Safe Restart Script

This is a script that reboots if day and time criteria are met and if the uptime is less than a given number of days.PoSh

I had, what I thought, was a simple request.   I wanted any servers that had not rebooted as part of the monthly SCCM patch cycle to reboot at the end of the maintenance window.  This way I know that the servers don’t have any unfinished patching and the servers have a reboot in the last 30 days.  These are Windows servers and I’m old school, I like to routinely reboot them.

What I ended up with was a command file that ran a shutdown /r.  This was added to each patch collection as a required deployment at the end of the maintenance windows.  It worked, but had a couple issues.  First and most significant; under certain, easily repeatable circumstances, this deployment would run outside the maintenance window.  This caused some unexpected reboots at inopportune times.  It also ran even if the server had a clean restart after patches were applied.  This was just unnecessary.

I created a script that would use logic before it rebooted to prevent these issues.  My goal is to prevent reboots outside a defined time (2 to 4 AM), I also want it to reboot only on a given day of the month.  The first two lines of the script below  gets the current day of the month and hour when the script runs.

[int]$day = get-date -format dd
[int]$hour = get-date -format HH

Next, I don’t want to reboot if it already has as part of the patching process.  To do that, I first need to identify how long it has been running.  The next two lines of code gets the uptime by number of days.  If the server has been running for less than 24 hours it returns 0.

$os=Get-WmiObject win32_operatingsystem
$uptime = ((get-date) - ($os.ConvertToDateTime($os.lastbootuptime))).Days

The next two lines set the day the server can reboot ($rebootDay).  In this example it will only reboot on the 19th of the month.  The reboot age ($rebootAge) sets the minimum number of days the server has to be running to get rebooted.  With the reboot age of 1, the server uptime needs to be longer than a day to qualify for a reboot.

[int]$rebootDay = 19
[int]$rebootAge = 1

Lastly, the script will check three conditions and if none of them are met, it will reboot the server.   I added the parameters for the reboot hour into the script, but that could easily be a variable.   For testing I changed the -force parameter on the restart-computer command with -whatif.

Future plans are to write the output to the event log for better diagnostics.  I will publish once finished.

Full Script:

#get the current day of the month and hour
 [int]$day = get-date -format dd
 [int]$hour = get-date -format HH
#get the number of days the server has been running.

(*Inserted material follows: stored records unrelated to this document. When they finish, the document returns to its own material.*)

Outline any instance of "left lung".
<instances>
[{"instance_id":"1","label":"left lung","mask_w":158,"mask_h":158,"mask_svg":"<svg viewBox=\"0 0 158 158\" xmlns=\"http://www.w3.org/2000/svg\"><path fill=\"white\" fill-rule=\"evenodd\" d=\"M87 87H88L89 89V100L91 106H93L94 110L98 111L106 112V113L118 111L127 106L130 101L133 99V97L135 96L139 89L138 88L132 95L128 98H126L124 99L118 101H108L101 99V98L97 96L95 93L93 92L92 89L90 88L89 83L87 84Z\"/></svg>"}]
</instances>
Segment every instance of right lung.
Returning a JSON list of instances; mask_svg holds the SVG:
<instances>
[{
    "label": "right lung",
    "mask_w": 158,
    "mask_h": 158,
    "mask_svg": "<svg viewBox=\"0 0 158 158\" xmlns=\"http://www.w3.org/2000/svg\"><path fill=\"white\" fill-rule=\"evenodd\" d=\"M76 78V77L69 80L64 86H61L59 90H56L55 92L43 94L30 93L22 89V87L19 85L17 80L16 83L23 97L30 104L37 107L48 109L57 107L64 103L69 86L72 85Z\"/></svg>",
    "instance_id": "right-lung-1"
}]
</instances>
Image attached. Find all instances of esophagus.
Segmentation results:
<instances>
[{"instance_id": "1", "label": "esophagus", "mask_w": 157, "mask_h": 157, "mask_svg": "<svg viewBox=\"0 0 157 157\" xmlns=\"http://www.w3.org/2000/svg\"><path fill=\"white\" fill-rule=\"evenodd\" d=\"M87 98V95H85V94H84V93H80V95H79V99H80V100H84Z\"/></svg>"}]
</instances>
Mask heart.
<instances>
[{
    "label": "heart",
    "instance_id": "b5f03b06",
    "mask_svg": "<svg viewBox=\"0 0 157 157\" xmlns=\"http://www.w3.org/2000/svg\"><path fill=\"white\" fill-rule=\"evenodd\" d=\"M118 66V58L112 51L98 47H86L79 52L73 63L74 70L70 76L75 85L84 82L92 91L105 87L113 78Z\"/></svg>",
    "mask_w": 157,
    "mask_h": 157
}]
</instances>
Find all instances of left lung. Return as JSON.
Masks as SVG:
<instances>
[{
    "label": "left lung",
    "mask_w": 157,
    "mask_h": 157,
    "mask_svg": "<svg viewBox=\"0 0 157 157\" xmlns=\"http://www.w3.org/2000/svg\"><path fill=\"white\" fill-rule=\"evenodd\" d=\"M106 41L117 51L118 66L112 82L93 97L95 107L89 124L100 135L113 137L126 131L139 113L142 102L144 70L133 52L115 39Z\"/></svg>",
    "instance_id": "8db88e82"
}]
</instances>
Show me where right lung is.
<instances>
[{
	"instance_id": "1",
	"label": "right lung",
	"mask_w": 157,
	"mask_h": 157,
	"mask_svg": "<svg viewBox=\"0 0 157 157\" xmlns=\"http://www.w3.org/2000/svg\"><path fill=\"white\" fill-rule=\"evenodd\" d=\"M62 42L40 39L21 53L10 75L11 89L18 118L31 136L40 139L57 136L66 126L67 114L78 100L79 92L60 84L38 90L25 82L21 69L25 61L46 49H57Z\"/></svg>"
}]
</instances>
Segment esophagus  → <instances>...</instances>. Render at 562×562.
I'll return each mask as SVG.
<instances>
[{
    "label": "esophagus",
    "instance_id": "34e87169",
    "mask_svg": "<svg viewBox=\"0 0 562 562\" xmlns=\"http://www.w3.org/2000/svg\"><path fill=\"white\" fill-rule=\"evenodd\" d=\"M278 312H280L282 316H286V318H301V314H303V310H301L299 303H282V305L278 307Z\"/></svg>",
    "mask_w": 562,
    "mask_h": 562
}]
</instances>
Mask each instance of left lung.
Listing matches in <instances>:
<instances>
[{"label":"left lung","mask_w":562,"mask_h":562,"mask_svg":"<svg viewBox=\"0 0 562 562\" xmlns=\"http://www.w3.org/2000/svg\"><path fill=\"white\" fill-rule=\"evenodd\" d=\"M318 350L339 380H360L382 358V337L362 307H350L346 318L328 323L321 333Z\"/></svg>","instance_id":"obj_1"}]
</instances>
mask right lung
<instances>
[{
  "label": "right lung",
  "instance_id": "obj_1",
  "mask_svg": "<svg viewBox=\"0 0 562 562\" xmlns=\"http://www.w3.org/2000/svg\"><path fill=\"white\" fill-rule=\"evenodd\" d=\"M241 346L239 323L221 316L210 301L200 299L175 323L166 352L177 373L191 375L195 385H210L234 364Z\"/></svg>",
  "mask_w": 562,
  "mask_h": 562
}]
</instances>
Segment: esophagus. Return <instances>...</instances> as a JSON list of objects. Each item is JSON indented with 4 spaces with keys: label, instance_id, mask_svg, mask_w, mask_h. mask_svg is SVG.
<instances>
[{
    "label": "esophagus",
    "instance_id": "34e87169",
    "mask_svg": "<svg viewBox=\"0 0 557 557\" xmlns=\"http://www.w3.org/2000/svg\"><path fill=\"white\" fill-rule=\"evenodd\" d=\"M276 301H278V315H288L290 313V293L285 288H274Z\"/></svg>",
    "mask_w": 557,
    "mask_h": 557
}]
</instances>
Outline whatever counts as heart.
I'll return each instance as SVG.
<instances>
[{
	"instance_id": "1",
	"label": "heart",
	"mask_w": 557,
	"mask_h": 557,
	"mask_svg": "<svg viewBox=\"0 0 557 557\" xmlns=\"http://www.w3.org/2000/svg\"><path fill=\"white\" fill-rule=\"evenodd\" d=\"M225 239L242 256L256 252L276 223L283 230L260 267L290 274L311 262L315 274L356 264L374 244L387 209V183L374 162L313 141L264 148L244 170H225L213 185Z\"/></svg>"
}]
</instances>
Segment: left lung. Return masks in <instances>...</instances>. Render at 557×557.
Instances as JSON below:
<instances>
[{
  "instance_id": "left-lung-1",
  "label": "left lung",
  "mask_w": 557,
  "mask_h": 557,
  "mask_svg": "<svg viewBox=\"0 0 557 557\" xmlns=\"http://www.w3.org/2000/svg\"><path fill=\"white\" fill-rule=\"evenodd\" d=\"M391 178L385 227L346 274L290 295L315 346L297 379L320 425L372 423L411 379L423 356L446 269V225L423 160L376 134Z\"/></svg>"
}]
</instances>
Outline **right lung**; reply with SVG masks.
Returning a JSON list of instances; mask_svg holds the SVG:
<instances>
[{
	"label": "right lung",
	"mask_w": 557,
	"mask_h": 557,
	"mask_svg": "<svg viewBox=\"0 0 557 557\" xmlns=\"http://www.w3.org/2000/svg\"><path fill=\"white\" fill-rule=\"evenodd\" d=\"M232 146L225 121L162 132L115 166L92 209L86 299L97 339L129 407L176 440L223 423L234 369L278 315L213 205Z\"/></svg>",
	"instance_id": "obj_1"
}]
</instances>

Returns "0" if less than 24 hours
 $os=Get-WmiObject win32_operatingsystem
 $uptime = ((get-date) - ($os.ConvertToDateTime($os.lastbootuptime))).Days
#declare the day of the month for a reboot
 [int]$rebootDay = 19
#set the minimum days before reboot
 [int]$rebootAge = 1
If($hour -lt 2 -or $hour -gt 4){ Write-Host "Will not reboot, outside of maintenance hours" }
 ElseIf($day -ne $rebootDay) { Write-Host "Will not reboot, outside of maintenance day" }
 ElseIf($uptime -lt $rebootAge) { Write-Host "Will not reboot, rebooted within 24 hours" }
 Else{
(restart-computer -force)
}

*This script is “as is” with no warranties.  Test it before you trust it!